The fair value measurement accounting standard provides additional guidance on the definition of fair value and defines fair value as the price that would be received to sell an asset or paid to transfer a liability in an orderly transaction between market participants at the measurement date, or exit price. The fair value measurement standard requires the Company to consider and reflect the assumptions of market participants in the fair value calculation. These factors include nonperformance risk (the risk that the obligation will not be fulfilled) and credit risk, both of the reporting entity (for liabilities) and of the counterparty (for assets). Due to the nature of the Company's interest rate swaps, which are typically associated with non-recourse debt, credit risk for AES is evaluated at the subsidiary level rather than at the Parent Company level. Nonperformance risk on the Company's derivative instruments is an adjustment to the initial asset/liability fair value position that is derived from internally developed valuation models that utilize observable market inputs.
As a result of uncertainty, complexity and judgment, accounting estimates related to derivative accounting could result in material changes to our financial statements under different conditions or utilizing different assumptions. As a part of accounting for these derivatives, we make estimates concerning nonperformance, volatilities, market liquidity, future commodity prices, interest rates, credit ratings (both ours and our counterparty's), and future exchange rates. Refer to Note 4Fair Value included in Item 8 of this Form 10-K for additional details.

### EXERCISE DETAILS
Retype the stretch of the fair value passage from "As a result" through "for additional details.". The listing that comes next has no link to the fair value passage.

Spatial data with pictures
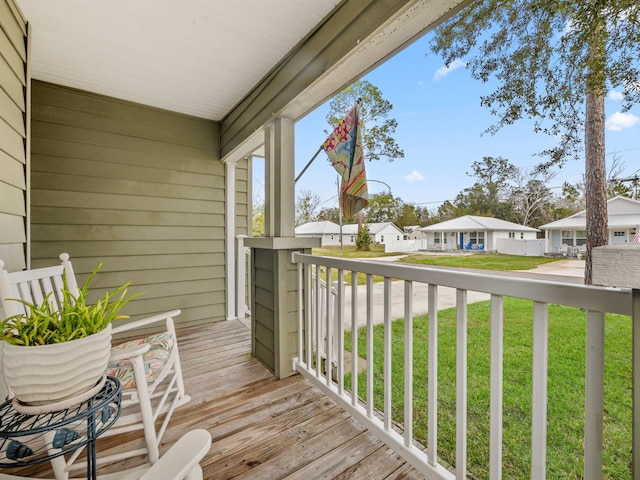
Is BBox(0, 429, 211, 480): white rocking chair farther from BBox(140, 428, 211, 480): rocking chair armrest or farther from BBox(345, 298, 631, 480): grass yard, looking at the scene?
BBox(345, 298, 631, 480): grass yard

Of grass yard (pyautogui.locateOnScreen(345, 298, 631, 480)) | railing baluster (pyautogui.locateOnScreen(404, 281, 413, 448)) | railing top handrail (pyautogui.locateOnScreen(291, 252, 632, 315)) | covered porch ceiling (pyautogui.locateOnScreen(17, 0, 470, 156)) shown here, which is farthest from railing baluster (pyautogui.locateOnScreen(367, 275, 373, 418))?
covered porch ceiling (pyautogui.locateOnScreen(17, 0, 470, 156))

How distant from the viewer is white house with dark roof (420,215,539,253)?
880 millimetres

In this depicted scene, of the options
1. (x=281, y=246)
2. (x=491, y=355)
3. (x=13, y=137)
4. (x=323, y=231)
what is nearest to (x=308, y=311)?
(x=281, y=246)

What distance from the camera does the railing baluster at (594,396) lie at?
0.77 meters

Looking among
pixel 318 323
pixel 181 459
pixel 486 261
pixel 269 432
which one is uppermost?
pixel 486 261

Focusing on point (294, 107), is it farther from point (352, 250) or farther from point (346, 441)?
point (346, 441)

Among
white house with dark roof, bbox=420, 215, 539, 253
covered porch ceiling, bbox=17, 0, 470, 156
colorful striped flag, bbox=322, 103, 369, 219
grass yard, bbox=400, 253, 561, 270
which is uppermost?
covered porch ceiling, bbox=17, 0, 470, 156

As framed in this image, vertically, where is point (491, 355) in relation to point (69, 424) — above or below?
above

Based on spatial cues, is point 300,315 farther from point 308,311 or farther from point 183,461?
point 183,461

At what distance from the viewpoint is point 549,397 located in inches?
51.0

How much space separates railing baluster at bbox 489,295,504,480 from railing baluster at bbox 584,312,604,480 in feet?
0.75

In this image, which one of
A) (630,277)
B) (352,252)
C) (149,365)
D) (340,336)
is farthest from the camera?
(340,336)

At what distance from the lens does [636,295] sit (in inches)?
25.1

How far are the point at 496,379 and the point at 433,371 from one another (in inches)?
11.0
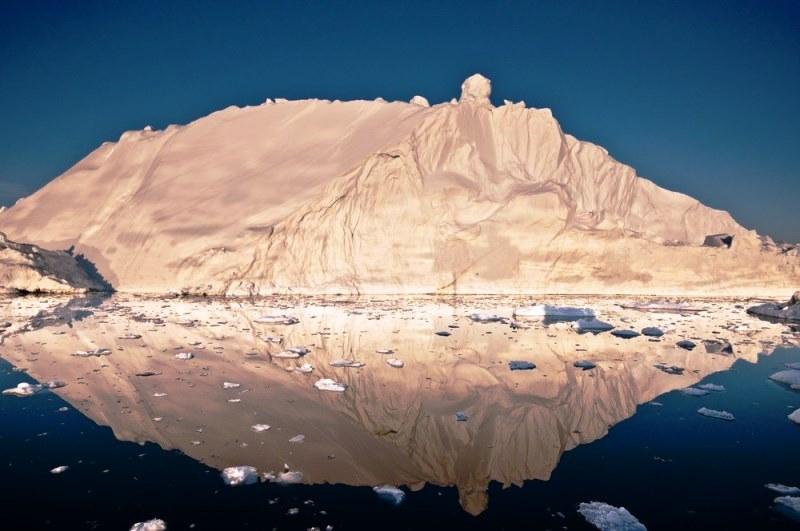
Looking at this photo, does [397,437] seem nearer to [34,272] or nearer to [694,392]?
[694,392]

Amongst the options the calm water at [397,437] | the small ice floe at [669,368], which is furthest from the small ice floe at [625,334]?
the small ice floe at [669,368]

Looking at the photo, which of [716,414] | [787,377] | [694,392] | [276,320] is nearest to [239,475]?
[716,414]

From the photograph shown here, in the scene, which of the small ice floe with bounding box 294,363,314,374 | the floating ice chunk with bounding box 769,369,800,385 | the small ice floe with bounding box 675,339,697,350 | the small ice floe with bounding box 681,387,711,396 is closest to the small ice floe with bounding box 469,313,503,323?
the small ice floe with bounding box 675,339,697,350

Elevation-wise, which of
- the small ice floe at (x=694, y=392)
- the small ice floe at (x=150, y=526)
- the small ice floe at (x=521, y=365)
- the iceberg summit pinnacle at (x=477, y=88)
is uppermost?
the iceberg summit pinnacle at (x=477, y=88)

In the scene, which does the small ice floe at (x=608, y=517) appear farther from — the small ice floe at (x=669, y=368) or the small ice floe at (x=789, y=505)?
the small ice floe at (x=669, y=368)

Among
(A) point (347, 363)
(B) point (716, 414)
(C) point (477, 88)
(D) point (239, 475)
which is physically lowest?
(D) point (239, 475)
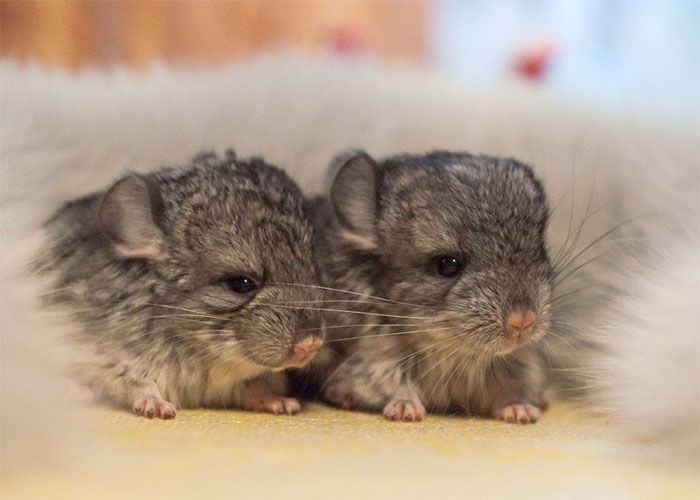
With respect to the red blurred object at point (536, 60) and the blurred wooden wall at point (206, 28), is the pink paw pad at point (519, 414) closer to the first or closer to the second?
the blurred wooden wall at point (206, 28)

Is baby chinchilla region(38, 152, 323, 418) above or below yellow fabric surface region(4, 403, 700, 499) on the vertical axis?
above

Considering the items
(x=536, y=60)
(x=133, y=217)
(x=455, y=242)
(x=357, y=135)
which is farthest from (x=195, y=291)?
(x=536, y=60)

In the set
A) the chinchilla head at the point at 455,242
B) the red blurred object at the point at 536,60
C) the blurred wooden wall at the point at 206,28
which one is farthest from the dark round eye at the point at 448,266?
the red blurred object at the point at 536,60

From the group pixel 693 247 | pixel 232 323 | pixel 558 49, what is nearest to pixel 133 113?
pixel 232 323

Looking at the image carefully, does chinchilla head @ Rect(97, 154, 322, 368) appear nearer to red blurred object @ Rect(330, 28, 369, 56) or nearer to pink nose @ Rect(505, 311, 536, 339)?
pink nose @ Rect(505, 311, 536, 339)

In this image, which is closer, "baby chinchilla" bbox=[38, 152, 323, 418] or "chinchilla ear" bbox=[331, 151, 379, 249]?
"baby chinchilla" bbox=[38, 152, 323, 418]

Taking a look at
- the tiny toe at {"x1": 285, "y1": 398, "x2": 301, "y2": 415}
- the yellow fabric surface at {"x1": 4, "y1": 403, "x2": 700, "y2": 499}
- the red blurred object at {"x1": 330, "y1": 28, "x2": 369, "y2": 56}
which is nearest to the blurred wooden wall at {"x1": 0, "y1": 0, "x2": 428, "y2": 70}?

### ANSWER FOR THE TASK
As a result of uncertainty, complexity and judgment, accounting estimates related to derivative accounting could result in material changes to our financial statements under different conditions or utilizing different assumptions. As a part of accounting for these derivatives, we make estimates concerning nonperformance, volatilities, market liquidity, future commodity prices, interest rates, credit ratings (both ours and our counterparty's), and future exchange rates. Refer to Note 4Fair Value included in Item 8 of this Form 10-K for additional details.